Mamadou Diop Decroix, lui, sa question d’actualité sur l’ampleur de l’émigration clandestine n’a pas eu de réponses. Joint hier, le vice-président du groupe parlementaire Liberté et démocratie considère que le gouvernement «n’a aucun respect pour le Parlement». «Pour l’Exécutif, l’Assemblée nationale, c’est rien du tout. Ils auraient pu venir à l’Assemblée nationale mais ils n’y pensent même pas. Et personne n’est là pour le rappeler dans la majorité présidentielle. L’Assemblée nationale ne sert qu’à entériner les désiderata de l’Exécutif», déplore-t-il. Le leader de Aj/Pads précise n’avoir pas suivi le «show» du gouvernement. Pour lui, l’attitude du gouvernement vis-à-vis de l’Assemblée nationale, «n’est que l’expression de l’affaissement des institutions dans le pays».

Moustapha Guirassy : «Beaucoup de show de ce (nouveau) format»

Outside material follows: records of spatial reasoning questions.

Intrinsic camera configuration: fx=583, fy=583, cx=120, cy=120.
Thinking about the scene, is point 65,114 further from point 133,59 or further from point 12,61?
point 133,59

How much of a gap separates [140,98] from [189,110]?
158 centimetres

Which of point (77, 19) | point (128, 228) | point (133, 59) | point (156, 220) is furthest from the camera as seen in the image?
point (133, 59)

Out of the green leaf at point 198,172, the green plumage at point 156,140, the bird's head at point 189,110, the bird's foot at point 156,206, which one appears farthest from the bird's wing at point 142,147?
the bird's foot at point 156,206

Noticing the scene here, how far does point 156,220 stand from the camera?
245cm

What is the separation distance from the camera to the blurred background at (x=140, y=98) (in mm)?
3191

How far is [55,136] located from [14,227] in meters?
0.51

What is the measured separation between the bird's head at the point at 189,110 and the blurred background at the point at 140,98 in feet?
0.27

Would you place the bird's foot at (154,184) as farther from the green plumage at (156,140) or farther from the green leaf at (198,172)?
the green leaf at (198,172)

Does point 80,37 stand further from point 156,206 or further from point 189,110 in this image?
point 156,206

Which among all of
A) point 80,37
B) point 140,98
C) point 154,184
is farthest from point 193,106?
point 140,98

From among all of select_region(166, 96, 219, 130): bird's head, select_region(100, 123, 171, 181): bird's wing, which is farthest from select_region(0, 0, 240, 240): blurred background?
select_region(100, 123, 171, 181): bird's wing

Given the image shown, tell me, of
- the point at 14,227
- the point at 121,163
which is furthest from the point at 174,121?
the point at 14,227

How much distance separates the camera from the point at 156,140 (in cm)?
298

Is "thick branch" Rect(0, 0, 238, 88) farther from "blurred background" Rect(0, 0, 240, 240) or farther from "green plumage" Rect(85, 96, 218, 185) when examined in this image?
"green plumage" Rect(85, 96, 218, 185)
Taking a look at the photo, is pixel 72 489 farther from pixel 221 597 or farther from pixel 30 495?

Pour sa part, Moustapha Guirassy rappelle «l’obligation d’être républicain en respectant l’engagement pris devant le Peuple et les parlementaires qui était celui de passer périodiquement à l’Assemblée pour faire face aux députés». L’ancien ministre sous Wade concède que le gouvernement a le droit d’organiser librement sa communication. Cependant, il précise : «Dans le fond, si leur seul objectif n’était que la transparence et le partage d’informations avec les citoyens, s’inviter dans les forums publics pour débattre directement avec les jeunes et les femmes est la chose à faire. A défaut de ce débat public, le gouvernement aurait pu s’inviter au sein de l’Hémicycle en permettant cette fois-ci aux députés de l’opposition de pouvoir enfin s’exprimer librement sans contrainte aucune.» Le député de l’opposition d’ajouter : «Je crois sincèrement qu’il y a beaucoup de show de ce (nouveau) format alors que le Peuple souffre de la perte de ses enfants, qu’il est inquiet de la pénurie d’eau, qu’il se soucie de l’appauvrissement de ses eaux en ressources halieutiques, qu’il souffre du manque d’éthique dans l’espace politique. Enfin, c’est peut-être une façon toute simple de détourner le Peuple sur les effets pervers du dernier remaniement.»